Putting this into a requirements.txt file failed:
git+git://github.com/myname/myrepo.git#my-branch#egg=eggname
By "failed" I mean that while it downloaded the code from Git, it ended up installing the original version of the code, as found on PyPi, instead of the code in the repo on that branch.
However, installing the commmit instead of the branch name works:
git+git://github.com/myname/myrepo.git#d27d07c9e862feb939e56d0df19d5733ea7b4f4d#egg=eggname
For private repositories, I found that these two work fine for me:
pip install https://${GITHUB_TOKEN}#github.com/owner/repo/archive/main.tar.gz
Where main.tar.gz refers to the main branch of your repo and can be replaced with other branch names.
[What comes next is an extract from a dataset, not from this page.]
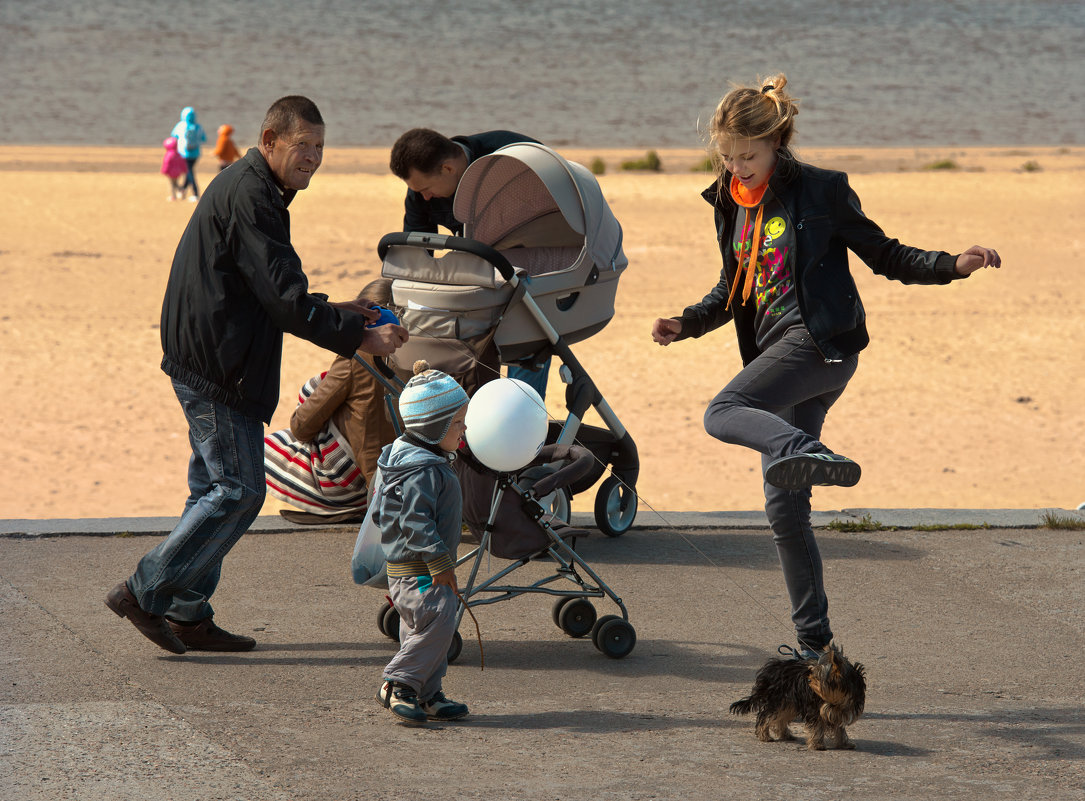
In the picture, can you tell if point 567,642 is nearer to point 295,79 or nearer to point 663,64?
point 295,79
For more information and using the more recent Github API see here:
pip install https://${GITHUB_TOKEN}#api.github.com/repos/owner/repo/tarball/master
If you have git installed and available, then
pip install git+https://${GITHUB_TOKEN}#github.com/owner/repo.git#main
achieves the same, and it also allows for some more flexibility by appending #branch or #tag or #commit-hash. That approach, however, actually clones the repo into a local temp folder which can take a noticeable amount of time.
You can use the URLs in your requirements.txt, too.